Monday 30 December 2013

Full circle in 2013


A new BBC Two series on sacred sites has just been launched, ending a year in which holy places have enjoyed a relatively high profile on the television.

Sacred Wonders of Britain, presented by archaeologist Neil Oliver, takes a historian's perspective on the subject as one might imagine. The programme was shown on BBC Two at 8.30pm on 30 December, and is available on iPlayer for a few weeks.

Neil Oliver was certainly in his element in the first episode, which looked at Stone Age sites from across the country. Avebury, Stonehenge and Orkney's stone circles are familiar territory, icons of a mysterious past that fascinates us as much as it continues to puzzle.

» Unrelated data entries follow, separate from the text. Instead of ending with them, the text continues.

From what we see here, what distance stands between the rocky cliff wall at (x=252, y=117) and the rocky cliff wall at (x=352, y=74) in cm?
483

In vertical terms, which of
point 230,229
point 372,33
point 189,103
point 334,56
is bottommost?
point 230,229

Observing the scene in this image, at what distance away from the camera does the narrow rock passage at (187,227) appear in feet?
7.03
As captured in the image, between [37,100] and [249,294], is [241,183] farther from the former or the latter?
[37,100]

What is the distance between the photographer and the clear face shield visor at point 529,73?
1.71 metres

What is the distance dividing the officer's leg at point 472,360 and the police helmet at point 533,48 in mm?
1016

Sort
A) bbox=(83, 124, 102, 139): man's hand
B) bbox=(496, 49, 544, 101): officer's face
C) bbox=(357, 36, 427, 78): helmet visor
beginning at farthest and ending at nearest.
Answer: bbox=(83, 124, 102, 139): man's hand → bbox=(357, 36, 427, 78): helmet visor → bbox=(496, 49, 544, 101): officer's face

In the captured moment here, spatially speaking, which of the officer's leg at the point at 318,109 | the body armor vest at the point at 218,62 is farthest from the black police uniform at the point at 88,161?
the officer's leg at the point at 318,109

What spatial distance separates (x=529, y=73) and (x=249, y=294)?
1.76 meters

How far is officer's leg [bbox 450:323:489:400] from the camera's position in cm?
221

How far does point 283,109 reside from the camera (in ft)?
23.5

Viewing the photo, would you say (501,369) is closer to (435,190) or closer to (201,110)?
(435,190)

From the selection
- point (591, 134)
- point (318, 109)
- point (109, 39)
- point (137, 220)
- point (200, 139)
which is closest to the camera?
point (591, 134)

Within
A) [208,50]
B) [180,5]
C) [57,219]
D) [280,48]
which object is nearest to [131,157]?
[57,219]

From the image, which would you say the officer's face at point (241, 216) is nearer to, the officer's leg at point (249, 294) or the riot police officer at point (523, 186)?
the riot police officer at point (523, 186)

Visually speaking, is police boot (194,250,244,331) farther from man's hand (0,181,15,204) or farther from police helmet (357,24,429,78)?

Undoubtedly the greatest problem with describing the rituals, traditions and beliefs of our ancient ancestors is that we have almost no idea what these were. The first scraps of written information about Britain come from the Romans, several thousand years after many of our most evocative ancient sites were built. Neil Oliver tried a number of theories during his grand tour. A few touched on some of the eternal questions that religions try to answer, passing references that were more thought provoking than informative (review in the Daily Mirror).

Neo-pagans have made attempts in recent years to recreate or reinvent some of these beliefs, and with such a tempting and largely blank canvas to fill the creative process seems set to continue. One of the advisers to the programme is Professor Ronald Hutton, an expert and adherent of this revival movement.

Quite what Neil Oliver will make of Britain's Christian heritage in the remaining two programmes remains to be seen. It is possible the three-part series is only going to address our most recent 2,000 years of spiritual history in a single episode, and terminate the narrative at the Reformation. It is an alternative view to treat our country's many great religions as a sort of spiritual fossil, lifeless artefacts from an unfamiliar past. Our own series on Britain's Holiest Places stressed a continuity of use that is just as accessible and relevant today as it was to previous generations. Archaeologists perhaps feel most comfortable among the dead, but to my mind any truly holy place remains very much a place for the living.